View our Pfizer COVID-19 Vaccination Consent Form here

Please note: This form is for your reference only. Please only complete if we have asked you to do so, as it may change.

COVID-19 Vaccine

SPMC is offering Pfizer vaccinations to current patients of our practice, including booster and third doses.

The practice operates designated Pfizer vaccine clinics at specific times throughout the week.
Please phone to check dates, times and availability.

We are not offering AstraZeneca and Moderna vaccines.


How do I book to get my COVID-19 vaccine?

If you are 12 years of age or over, you are eligible to receive the Pfizer vaccine.

If you are an existing patient of our practice and would like to receive the Pfizer COVID-19 vaccine, please phone reception to discuss booking an appointment.
Please be patient! We may be receiving a high volume of calls regarding vaccines, while continuing to provide our usual general and urgent medical services.


Booster/Third Doses

A booster dose refers to an extra vaccine dose given after the primary vaccine course.
In Australia, the primary vaccine course consists of two doses of COVID-19 vaccine. However, for people with severe immunocompromise a primary course is defined as three doses.

If you are 18 years of age or over, you are eligible for a booster dose 5 months after your second dose of vaccine.
Pfizer if the preferred vaccine for booster doses, unless you had a significant adverse event following previous vaccination with Pfizer or Moderna. If you are unsure which vaccine you should have for your booster, please book a consult with a GP to discuss.

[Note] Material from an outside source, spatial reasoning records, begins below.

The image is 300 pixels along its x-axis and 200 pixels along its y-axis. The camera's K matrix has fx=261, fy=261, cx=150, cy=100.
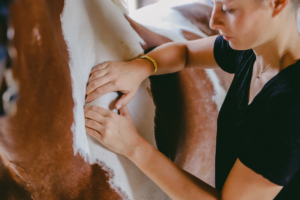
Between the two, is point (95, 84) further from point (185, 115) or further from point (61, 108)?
point (185, 115)

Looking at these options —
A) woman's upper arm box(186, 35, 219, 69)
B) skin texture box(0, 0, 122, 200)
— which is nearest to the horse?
skin texture box(0, 0, 122, 200)

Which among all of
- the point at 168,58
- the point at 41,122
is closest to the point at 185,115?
the point at 168,58

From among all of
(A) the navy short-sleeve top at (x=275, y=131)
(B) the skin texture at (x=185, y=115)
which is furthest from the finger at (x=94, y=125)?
(A) the navy short-sleeve top at (x=275, y=131)

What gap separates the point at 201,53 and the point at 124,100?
0.31 meters

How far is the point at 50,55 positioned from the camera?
45 cm

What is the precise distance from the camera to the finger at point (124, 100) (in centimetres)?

If you are 12 years of age or over, and have severe immunocompromise, you may be eligible for a third dose of vaccine 2-6 months after your second dose. Please book a consult with your usual GP to confirm your eligibility before booking a vaccination appointment.

Alternative options for booking a COVID-19 vaccine are:

If you have questions, please contact our friendly reception staff on 07 3279 0444.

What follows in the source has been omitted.